EXERCISE DESCRIPTION:
Only the lines from the start of the data through the one containing "[camera trap, expert-labeled]" belong in your answer; return them exactly.

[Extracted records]
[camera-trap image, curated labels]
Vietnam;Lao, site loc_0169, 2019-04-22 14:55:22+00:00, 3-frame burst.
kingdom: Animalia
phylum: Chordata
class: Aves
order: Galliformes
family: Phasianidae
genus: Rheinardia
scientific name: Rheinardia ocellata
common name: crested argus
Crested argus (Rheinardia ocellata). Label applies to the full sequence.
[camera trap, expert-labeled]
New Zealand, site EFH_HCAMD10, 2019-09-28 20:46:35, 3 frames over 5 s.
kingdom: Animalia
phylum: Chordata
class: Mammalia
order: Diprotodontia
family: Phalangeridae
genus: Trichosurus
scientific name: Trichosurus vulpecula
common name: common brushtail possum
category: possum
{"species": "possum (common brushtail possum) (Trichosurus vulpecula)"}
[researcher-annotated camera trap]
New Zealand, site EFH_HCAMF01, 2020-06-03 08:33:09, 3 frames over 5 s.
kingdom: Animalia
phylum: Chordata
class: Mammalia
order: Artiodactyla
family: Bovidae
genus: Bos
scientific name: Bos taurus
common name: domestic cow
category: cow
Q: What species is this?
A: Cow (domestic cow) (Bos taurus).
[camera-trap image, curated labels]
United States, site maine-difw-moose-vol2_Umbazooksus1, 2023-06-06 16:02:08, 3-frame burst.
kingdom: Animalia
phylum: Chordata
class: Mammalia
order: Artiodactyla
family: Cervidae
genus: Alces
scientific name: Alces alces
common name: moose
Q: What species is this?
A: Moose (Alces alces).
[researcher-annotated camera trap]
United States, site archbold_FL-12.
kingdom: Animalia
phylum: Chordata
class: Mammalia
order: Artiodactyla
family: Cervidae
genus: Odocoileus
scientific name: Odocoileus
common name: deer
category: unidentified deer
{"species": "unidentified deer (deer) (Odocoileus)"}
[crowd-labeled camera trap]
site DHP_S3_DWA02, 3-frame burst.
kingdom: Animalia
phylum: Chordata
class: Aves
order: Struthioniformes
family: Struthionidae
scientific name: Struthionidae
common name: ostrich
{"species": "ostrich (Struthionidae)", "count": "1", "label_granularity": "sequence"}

OUTPUT OF THE EXERCISE:
[camera-trap image, curated labels]
Vietnam;Lao, site loc_0169, 2019-04-22 14:55:22+00:00, 3-frame burst.
kingdom: Animalia
phylum: Chordata
class: Aves
order: Galliformes
family: Phasianidae
genus: Rheinardia
scientific name: Rheinardia ocellata
common name: crested argus
Crested argus (Rheinardia ocellata). Label applies to the full sequence.
[camera trap, expert-labeled]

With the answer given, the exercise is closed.